Chuck le contraint à travailler ses aptitudes physiques. Le contraint, car il venait le tirer du lit aux aurores pour le faire courir sur de longues distances, le faire soulever des poids et nager dans l'eau glaciale. Ondine l'aidait également avec ses pokemon eau. Ainsi, il put travailler son esquive et les contre-attaques. Ce qui lui fut fort utile pour les missions. Koga, lui, ne lui apprit rien ; l'homme estimait qu'il maîtrisait suffisamment l'art de se camoufler.

Un jour, Lómion décida d'aller se promener avec Absol. Il souhaitait voir quelles attaques le pokemon connaissait. Le froid s'était rapidement installé. L'hiver commençait à glacer le sol herbeux, et le vent mordait les joues du jeune homme. De gros nuages couvraient le ciel.

Lómion s'accroupit pour se mettre à la hauteur d'Absol et le regarda droit dans les yeux.

-Je souhaiterais voir quelles attaques tu as apprises, dit-il d'une voix douce. Tu veux bien me montrer ?

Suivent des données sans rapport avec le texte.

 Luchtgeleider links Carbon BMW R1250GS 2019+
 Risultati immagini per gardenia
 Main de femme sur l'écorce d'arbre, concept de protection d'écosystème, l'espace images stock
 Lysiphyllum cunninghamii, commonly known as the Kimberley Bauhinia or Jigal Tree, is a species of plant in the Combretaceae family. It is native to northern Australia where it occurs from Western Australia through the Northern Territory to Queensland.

Absol sembla hésiter un instant. Comme s'il se demandait si l'adolescent était digne de confiance. Il dût juger que oui, car il s'éloigna de quelques pas et commença à attaquer un arbre. En un coup de griffes, il coupa net le tronc. Lómion resta bouche bée. Le pokemon venait d'utiliser Tranche avec une efficacité redoutable.

Absol s'approcha d'un second arbre, au tronc plus épais. Après un rapide coup d'œil dans sa direction, il leva la patte. Ses griffes acérées passèrent au travers du bois facilement dans un sillage noir, découpant l'arbre sans effort. Avec un fracas assourdissant, les branches craquèrent quand elles atteignirent le sol. Absol venait de lui montrer Tranche-Nuit.

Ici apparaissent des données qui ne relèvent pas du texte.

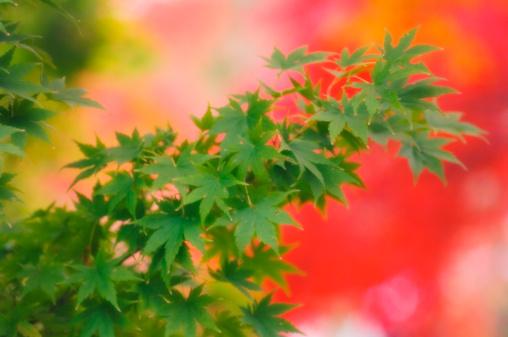 Japanese Maple「Green Maple Leaves on Red Background. Acer palmatum」:スマホ壁紙(19)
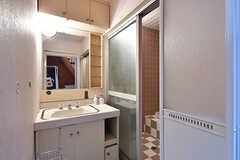 脱衣室に設置された洗面台の様子。(B棟)(2017-04-04,共用部,OTHER,3F)
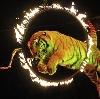 Цирки в Апрелевке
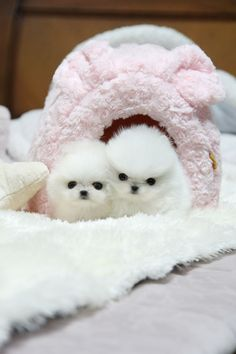 White Pomeranians looking to snuggle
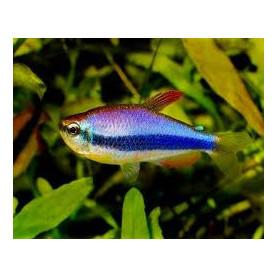 Inpaichthys kerri - Tetra blue emperor
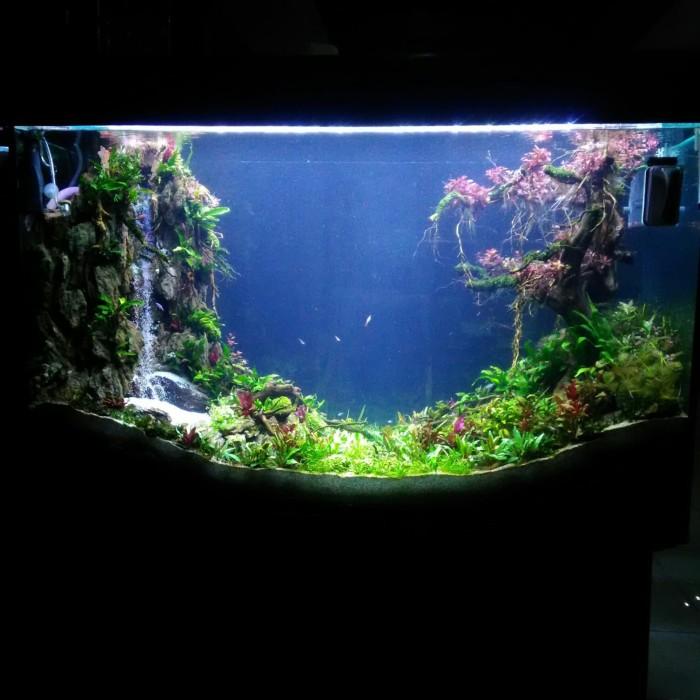 Jual Jasa Setting Aquascape Fullsett 100 120cm Jakarta Selatan Aquaraff Tokopedia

Ce fut la fin de la démonstration, bien que Lómion sût que le pokemon avait d'autres tours dans sa poche. Mais ce qu'il venait de voir l'avait laissé sans voix. Absol était fort. Très fort. La force d'Evoli paraissait ridicule en comparaison.

-Tu es incroyable, murmura Lómion.

Il approcha doucement sa main de la tête d'Absol. Ses doigts passèrent dans son pelage blanc. Il était doux, et soyeux. La chaleur de son corps réchauffa ses doigts gelés. Soudain, Absol sursauta. Lómion lui, ressentit comme une décharge lui parcourir le bras. Sa vue se brouilla.

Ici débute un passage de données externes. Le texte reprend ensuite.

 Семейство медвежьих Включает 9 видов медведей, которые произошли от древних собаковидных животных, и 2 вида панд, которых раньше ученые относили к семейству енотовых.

Il était dans un endroit totalement différent. La neige recouvrait tout. Absolument tout. Il n'y avait pas un centimètre qui eût été épargné par la poudre blanche. Alors qu'il baissait les yeux, fasciné et perdu, il vit des empreintes fraîches. Quelqu'un était passé par ici. Et il y avait peu de temps car les flocons n'avaient pas encore recouvert les marques de pas. Par endroit, la neige était tâchée de couleur vermeille. De fines gouttes qui s'élargissaient de plus en plus. Cette personne devait être gravement blessée. Mais où était-il ? Que se passait-il ? Pourquoi avait-il si mal à la tête ? Pourquoi se sentait-il si loin ? Pourquoi ne ressentait-il pas le froid ? Ni la neige qui mouillait ses chaussures ? Pourquoi la fumée ne sortait-elle pas de sa bouche quand il respirait ?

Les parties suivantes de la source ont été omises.